- Opening Delimiter -

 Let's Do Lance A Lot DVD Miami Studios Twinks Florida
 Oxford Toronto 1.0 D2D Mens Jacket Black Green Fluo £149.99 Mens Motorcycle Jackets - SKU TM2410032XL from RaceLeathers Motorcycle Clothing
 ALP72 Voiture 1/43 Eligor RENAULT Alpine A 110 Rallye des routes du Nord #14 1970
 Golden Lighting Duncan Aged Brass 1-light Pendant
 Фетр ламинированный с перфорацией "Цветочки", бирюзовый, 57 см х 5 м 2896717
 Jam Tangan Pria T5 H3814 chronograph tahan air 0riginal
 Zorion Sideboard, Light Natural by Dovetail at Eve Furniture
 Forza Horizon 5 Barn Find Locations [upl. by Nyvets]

- Closing Delimiter -
- Opening Delimiter -

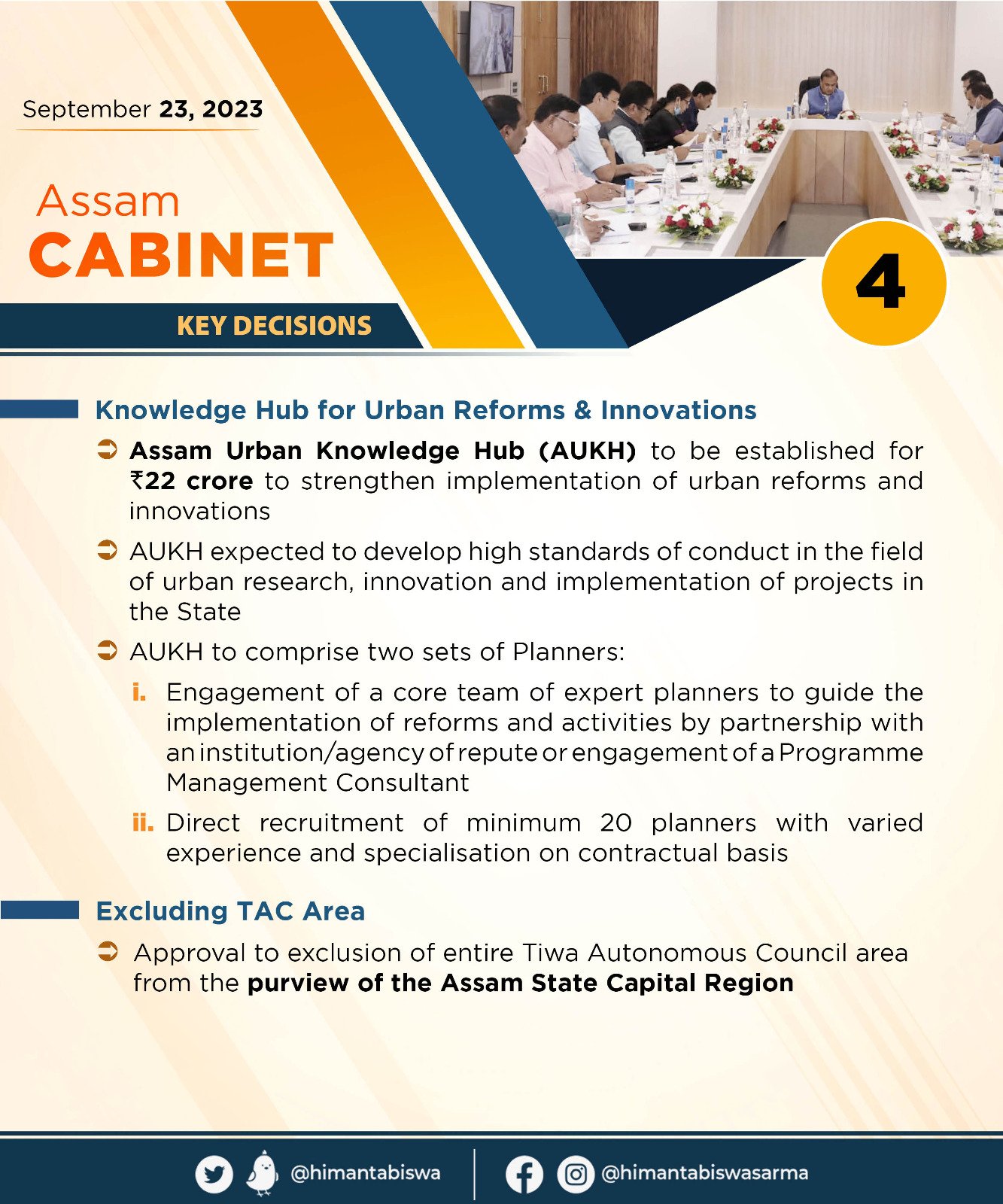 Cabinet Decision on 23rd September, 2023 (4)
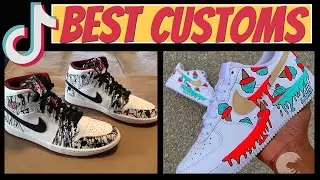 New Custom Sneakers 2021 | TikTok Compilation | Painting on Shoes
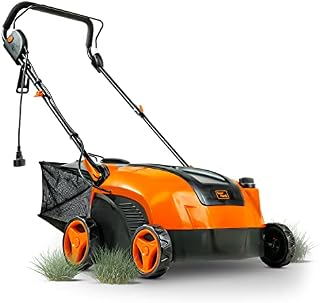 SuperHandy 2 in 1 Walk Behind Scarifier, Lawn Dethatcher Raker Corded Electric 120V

- Closing Delimiter -

§ **EXERCISE REQUIREMENTS**:
Start with the line above that contains "ALP72 Voiture 1/43" and end with the line that contains "Forza Horizon 5". Write out those lines exactly, and only those.

§ **SOLUTION TO THE EXERCISE**:
 ALP72 Voiture 1/43 Eligor RENAULT Alpine A 110 Rallye des routes du Nord #14 1970
 Golden Lighting Duncan Aged Brass 1-light Pendant
 Фетр ламинированный с перфорацией "Цветочки", бирюзовый, 57 см х 5 м 2896717
 Jam Tangan Pria T5 H3814 chronograph tahan air 0riginal
 Zorion Sideboard, Light Natural by Dovetail at Eve Furniture
 Forza Horizon 5 Barn Find Locations [upl. by Nyvets]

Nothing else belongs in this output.